Scalable Proximity Search: Why Geohashing Beats Radius Queries

#geohashing #algorithms #systemdesign

TL;DR: Geohashing maps 2D coordinates to a 1D string using recursive binary partitioning and bit interleaving. By encoding these bits into a Base-32 string, we leverage B-Tree prefix matching for efficient spatial lookups, bypassing the high CPU costs of Haversine distance calculations at scale.

Calculating Haversine distances for 10,000 moving objects per tick is a disaster for database performance. Standard SQL radius queries aren't built for high-concurrency spatial updates; they are computationally heavy and fail to scale because they require calculating the distance between the query point and every potential candidate in the dataset. To keep latency low, you need to stop thinking in floating-point coordinates and start thinking in B-Tree friendly strings. This is where geohashing comes in, moving the heavy lifting from the CPU to the database index.

How does binary partitioning resolve geographic coordinates?

Binary partitioning recursively divides the map into smaller quadrants, assigning a 0 or 1 based on whether a point falls in the lower/left or upper/right half of the current bounding box. This creates a deterministic bitstream representing a specific geographic area rather than a precise point.
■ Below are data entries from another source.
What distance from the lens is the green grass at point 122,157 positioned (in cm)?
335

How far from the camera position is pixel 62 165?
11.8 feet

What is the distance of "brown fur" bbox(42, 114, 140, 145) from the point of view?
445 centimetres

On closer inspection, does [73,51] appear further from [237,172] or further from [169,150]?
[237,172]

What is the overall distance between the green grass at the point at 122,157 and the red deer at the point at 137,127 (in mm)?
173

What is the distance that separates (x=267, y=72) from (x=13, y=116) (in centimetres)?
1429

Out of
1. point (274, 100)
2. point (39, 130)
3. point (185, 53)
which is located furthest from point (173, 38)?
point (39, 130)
I recently posted a video about geohashing because it is the most efficient way to handle real-time location data. We start by looking at the globe vertically. If a coordinate is in the Northern hemisphere, we assign a 1; if it is in the Southern hemisphere, a 0. We then take that specific hemisphere and split it again. Is the point in the upper or lower half of that new section? This recursive halving continues until we reach the desired resolution. We perform the exact same operation horizontally for longitude (Left/Right splits), resulting in two separate binary streams that describe the point's location with increasing precision.
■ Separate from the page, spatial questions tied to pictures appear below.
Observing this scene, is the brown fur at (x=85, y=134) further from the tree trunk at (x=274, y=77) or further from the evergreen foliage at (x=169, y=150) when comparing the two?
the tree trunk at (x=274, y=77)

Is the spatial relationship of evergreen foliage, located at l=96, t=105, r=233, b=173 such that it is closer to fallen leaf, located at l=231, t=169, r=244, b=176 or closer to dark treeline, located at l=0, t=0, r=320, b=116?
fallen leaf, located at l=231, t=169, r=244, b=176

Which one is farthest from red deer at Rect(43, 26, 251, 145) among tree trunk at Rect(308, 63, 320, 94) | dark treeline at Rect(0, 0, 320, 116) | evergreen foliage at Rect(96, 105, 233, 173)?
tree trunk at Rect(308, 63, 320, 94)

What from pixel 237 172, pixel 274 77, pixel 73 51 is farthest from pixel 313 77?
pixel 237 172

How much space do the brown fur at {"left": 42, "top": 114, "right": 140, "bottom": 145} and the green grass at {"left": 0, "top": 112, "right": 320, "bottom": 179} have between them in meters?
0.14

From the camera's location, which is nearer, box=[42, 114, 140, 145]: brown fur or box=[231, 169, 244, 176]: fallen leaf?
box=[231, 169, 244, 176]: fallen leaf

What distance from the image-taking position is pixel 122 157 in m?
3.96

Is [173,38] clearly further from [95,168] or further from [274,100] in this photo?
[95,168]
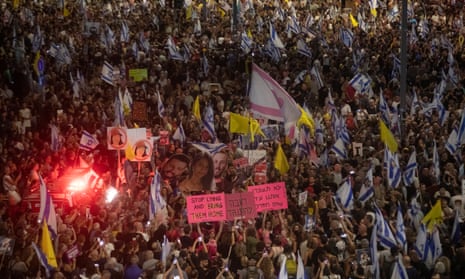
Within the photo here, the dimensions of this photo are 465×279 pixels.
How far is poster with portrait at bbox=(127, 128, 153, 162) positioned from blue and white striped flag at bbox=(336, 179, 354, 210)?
3.67 metres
Why do we interleave bitstreams for 1D spatial indexing?

Interleaving, also known as bit-zipping, alternates bits from the latitude and longitude streams to create a single sequence that preserves 2D proximity within a 1D format. This process follows a Morton order curve (or Z-order curve), which maps multi-dimensional data to one dimension while maintaining the locality of the data points.

In a standard implementation, the first bit of the latitude stream is followed by the first bit of the longitude stream, then the second bit of each, and so on. This ensures that the resulting combined bitstream—and the subsequent geohash string—represents a specific "tile" on the map. Because the bits are interleaved, points that are close together in a 2D space are highly likely to share the same prefix in their 1D bitstream.

Bit Index (i)	Latitude Bit (V_i)	Longitude Bit (H_i)	Interleaved Result (V_0 H_0 ... V_i H_i)
0	1	0	10
1	0	1	1001
2	1	1	100111
3	0	0	10011100
4	1	1	1001110011

How does Base-32 encoding optimize database lookups?

Base-32 encoding converts the final interleaved bitstream into a compact, human-readable string using a specific 32-character alphabet (0-9, b-z) that deliberately excludes ambiguous characters like a, i, l, and o. This representation is highly efficient for database indexing because strings are stored lexicographically in B-Trees, allowing for lightning-fast range scans.

When a taxi app needs to find drivers near you, it does not calculate the distance to every driver in the city. It identifies your geohash—for example, gcpvj0—and queries the database for any driver whose geohash starts with the same prefix. This turns a complex spatial intersection into a simple string comparison. Since the database index is sorted, the system can find all records within the same geographic tile by performing a single index seek followed by a range scan, which is significantly faster than any geometric calculation.

FAQ

What is a Z-order curve and how does it relate to geohashing?
A Z-order curve is a space-filling curve that visits every point in a multi-dimensional grid while preserving the locality of points. Geohashing uses this curve by interleaving bits; the path the bits follow as you increase precision looks like a repeating 'Z' shape. This is what allows us to represent 2D data in a 1D string index without losing spatial context.

Why does the geohash alphabet exclude certain letters?
The standard geohash alphabet (the Crockford-inspired Base-32) excludes the letters 'a', 'i', 'l', and 'o' to prevent human transcription errors and character confusion. This makes the hashes more robust when being passed through URLs, logged in debugging consoles, or manually entered by engineers.

How do you handle the 'boundary problem' where nearby points have different hashes?
Because the Z-order curve occasionally 'jumps' (for example, at the equator or the prime meridian), two points can be centimeters apart but have entirely different geohash prefixes. To mitigate this, production proximity services do not just search the user's current geohash tile; they calculate and query the eight immediate neighboring tiles as well.

Cheers.

Top comments (1)

Andre Cytryn • Mar 28

the boundary problem section is underrated. querying all 8 neighbors feels obvious in retrospect but a lot of implementations I've seen skip it and then wonder why nearby results go missing near cell edges. one thing worth mentioning: at coarser precision levels the neighbor cells get large enough that you end up with false positives and need a post-filter pass with actual distance math anyway. have you found a sweet spot for precision level that avoids both problems?